◆ SHORT TASK:
Reproduce all of the rows below verbatim, line for line, with no changes.

◆ PROVIDED DATA:

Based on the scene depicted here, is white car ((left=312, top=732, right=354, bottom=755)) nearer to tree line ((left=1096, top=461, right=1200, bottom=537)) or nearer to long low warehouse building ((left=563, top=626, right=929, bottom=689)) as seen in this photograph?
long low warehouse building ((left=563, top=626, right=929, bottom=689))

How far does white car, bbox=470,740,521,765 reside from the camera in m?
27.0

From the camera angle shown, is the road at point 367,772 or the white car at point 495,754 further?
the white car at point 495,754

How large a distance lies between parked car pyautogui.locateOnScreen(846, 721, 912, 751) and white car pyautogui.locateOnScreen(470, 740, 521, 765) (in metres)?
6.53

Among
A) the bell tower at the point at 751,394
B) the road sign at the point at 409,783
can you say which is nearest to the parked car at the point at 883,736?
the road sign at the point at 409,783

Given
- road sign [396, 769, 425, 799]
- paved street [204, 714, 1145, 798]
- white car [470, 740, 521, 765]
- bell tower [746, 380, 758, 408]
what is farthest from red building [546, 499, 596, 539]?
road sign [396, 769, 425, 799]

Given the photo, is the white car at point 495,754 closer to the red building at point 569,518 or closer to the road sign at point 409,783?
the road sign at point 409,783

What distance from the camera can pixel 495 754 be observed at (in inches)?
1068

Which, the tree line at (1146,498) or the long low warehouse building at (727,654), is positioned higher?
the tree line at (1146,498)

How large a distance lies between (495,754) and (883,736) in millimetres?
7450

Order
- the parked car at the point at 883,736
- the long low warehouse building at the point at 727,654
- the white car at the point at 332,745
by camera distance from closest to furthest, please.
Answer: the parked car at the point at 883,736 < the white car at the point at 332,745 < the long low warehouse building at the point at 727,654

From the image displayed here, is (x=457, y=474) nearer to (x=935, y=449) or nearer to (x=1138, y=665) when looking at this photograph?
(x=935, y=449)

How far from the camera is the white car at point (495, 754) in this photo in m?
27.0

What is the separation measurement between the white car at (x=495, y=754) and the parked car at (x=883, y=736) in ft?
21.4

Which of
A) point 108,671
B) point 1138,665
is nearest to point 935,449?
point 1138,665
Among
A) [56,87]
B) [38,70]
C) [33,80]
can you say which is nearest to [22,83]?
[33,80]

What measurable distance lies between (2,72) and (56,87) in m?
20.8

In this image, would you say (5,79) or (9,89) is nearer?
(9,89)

◆ ANSWER TO THIS PROBLEM:
Based on the scene depicted here, is white car ((left=312, top=732, right=354, bottom=755)) nearer to tree line ((left=1096, top=461, right=1200, bottom=537)) or nearer to long low warehouse building ((left=563, top=626, right=929, bottom=689)) as seen in this photograph?
long low warehouse building ((left=563, top=626, right=929, bottom=689))

How far does white car, bbox=470,740,521,765 reside from the camera in m?
27.0

From the camera angle shown, is the road at point 367,772 or the white car at point 495,754 further?
the white car at point 495,754

How large a distance lies between parked car pyautogui.locateOnScreen(846, 721, 912, 751) and white car pyautogui.locateOnScreen(470, 740, 521, 765) (in metres)?
6.53

Among
A) the bell tower at the point at 751,394
B) the road sign at the point at 409,783
can you say which is nearest to the parked car at the point at 883,736?
the road sign at the point at 409,783

Given
- road sign [396, 769, 425, 799]
- paved street [204, 714, 1145, 798]
- white car [470, 740, 521, 765]
- bell tower [746, 380, 758, 408]
what is farthest from red building [546, 499, 596, 539]?
road sign [396, 769, 425, 799]

Given the photo, is the white car at point 495,754 closer to the red building at point 569,518 or closer to the road sign at point 409,783?
the road sign at point 409,783

What distance from the camera can pixel 495 754 be observed at (in inches)?
1068

Which, the tree line at (1146,498) or the long low warehouse building at (727,654), is positioned higher?
the tree line at (1146,498)

How large a distance lies between (495,754) and (883,736) in millimetres?
7450

Order
- the parked car at the point at 883,736
- the long low warehouse building at the point at 727,654
- the white car at the point at 332,745
by camera distance from closest to furthest, please.
Answer: the parked car at the point at 883,736 < the white car at the point at 332,745 < the long low warehouse building at the point at 727,654

From the image displayed here, is (x=457, y=474) nearer to (x=935, y=449) or nearer to (x=1138, y=665) when looking at this photograph?
(x=935, y=449)

How far from the camera is the white car at point (495, 754) in this photo in m?
27.0

What is the separation measurement between the white car at (x=495, y=754) and the parked car at (x=883, y=736) in ft?
21.4

Which of
A) point 108,671
B) point 1138,665
is nearest to point 935,449?
point 1138,665
Among
A) [56,87]
B) [38,70]
C) [33,80]
can you say which is nearest to [22,83]?
[33,80]

What measurable distance lies between (2,72) and (56,87) in m?
20.8

In this image, would you say (5,79) or (9,89) is nearer?
(9,89)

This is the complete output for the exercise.